[Spatial relationship data]

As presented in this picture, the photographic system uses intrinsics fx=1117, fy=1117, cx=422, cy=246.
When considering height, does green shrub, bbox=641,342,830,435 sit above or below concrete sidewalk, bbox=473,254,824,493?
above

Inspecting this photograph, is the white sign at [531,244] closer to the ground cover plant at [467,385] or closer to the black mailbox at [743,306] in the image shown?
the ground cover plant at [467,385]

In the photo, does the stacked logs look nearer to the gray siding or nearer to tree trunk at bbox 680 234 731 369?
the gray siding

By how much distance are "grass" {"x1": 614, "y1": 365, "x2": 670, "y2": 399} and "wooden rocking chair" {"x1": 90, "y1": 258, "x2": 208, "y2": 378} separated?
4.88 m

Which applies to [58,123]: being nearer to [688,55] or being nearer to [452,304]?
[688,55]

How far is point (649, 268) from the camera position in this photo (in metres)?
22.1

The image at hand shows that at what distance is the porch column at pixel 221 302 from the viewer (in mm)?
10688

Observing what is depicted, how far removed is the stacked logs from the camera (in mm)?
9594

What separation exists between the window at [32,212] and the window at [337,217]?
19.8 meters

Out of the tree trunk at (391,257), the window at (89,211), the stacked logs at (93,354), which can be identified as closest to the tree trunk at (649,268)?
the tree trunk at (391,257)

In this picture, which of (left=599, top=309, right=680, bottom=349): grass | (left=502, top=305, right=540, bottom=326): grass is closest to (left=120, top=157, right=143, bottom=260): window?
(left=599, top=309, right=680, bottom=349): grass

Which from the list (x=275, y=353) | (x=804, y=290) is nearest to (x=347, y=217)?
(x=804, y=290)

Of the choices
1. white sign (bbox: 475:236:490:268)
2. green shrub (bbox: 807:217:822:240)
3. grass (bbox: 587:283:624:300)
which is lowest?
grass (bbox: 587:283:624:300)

**What is being asked**
Copy out the data above word for word, starting at the line containing "Which applies to" and continuing through the final line of the data, both of those lines included.

**Result of the task**
Which applies to [58,123]: being nearer to [688,55] or being nearer to [452,304]?
[688,55]

How far is point (649, 268) from the camera position in this photo (in metres)?
22.1

The image at hand shows that at what distance is the porch column at pixel 221 302 from the viewer (in mm)?
10688

Observing what is depicted, how far removed is the stacked logs from the camera (in mm)?
9594

What separation exists between the window at [32,212] and the window at [337,217]?
19.8 meters

Out of the tree trunk at (391,257), the window at (89,211), the stacked logs at (93,354), which can be identified as closest to the tree trunk at (649,268)?
the tree trunk at (391,257)

In this picture, which of (left=599, top=309, right=680, bottom=349): grass | (left=502, top=305, right=540, bottom=326): grass is closest to (left=120, top=157, right=143, bottom=260): window?
(left=599, top=309, right=680, bottom=349): grass

Which from the list (x=275, y=353) | (x=804, y=290) is nearest to (x=347, y=217)?
(x=804, y=290)

Of the choices
1. white sign (bbox: 475:236:490:268)
2. green shrub (bbox: 807:217:822:240)
3. grass (bbox: 587:283:624:300)
which is lowest?
grass (bbox: 587:283:624:300)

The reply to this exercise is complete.